Initiatives by international organisations
At the Leader’s Summit on Refugees in New York, the World Bank launched a new finance instrument for refugees and host countries. The Global Concessional Financing Facility (GCFF) will help refugees in low and middle-income countries acquire financing that will act as a bridge between immediate humanitarian support and long-term financial support. The GCFF is part of the Global Crisis Response Platform, which aims to consolidate a range of resources, knowledge, and financial tools under a single umbrella to provide more systematic support for refugees and the local host communities.
The International Organization for Migration (IOM) and the Government of Belgium recently signed a framework agreement that will see an increase in Belgian funding to assist IOM to manage migration across the globe in a humane and orderly manner as well as promote cooperation. IOM notes that “through this agreement, the Belgian Government recognizes IOM as a multilateral partner in reaching the Sustainable Development Goals by emphasizing IOM’s role as the global lead agency on migration”.

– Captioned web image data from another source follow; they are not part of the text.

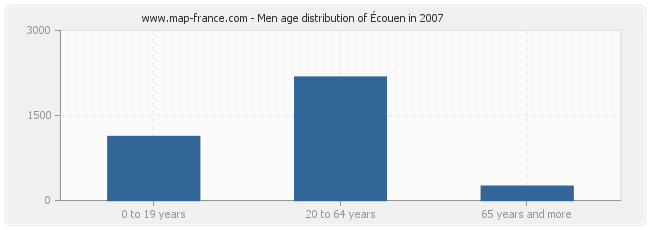 Men age distribution of Écouen in 2007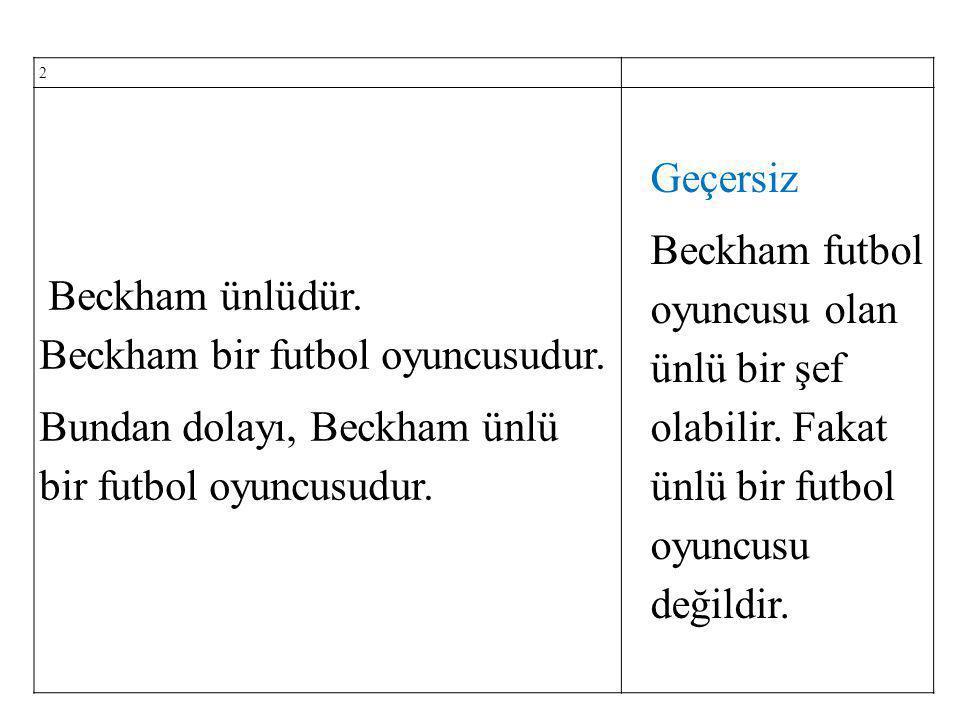 2 Beckham ünlüdür.Beckham bir futbol oyuncusudur.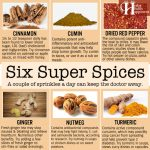 6 Super Spices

IOM Director General William Lacy Swing recently briefed the Cooperation Council for the Arab States of the Gulf (GCC) for the first time. The briefing focused primarily on the outcome of the UN Summit for Refugees and Migrants, in light of IOM hopes to further cooperate with GCC countries on research in labour mobility and counter-trafficking efforts.
UN special rapporteur on the human rights of migrants Francois Crépeau is scheduled to visit Australia in November, more than a year after he cancelled his last visit due to concerns about immigration legislation in Australia. At the time, Crépeau stated that the 2015 Border Force Act — which still remains in effect — restricted access to information required to fulfil his mandate.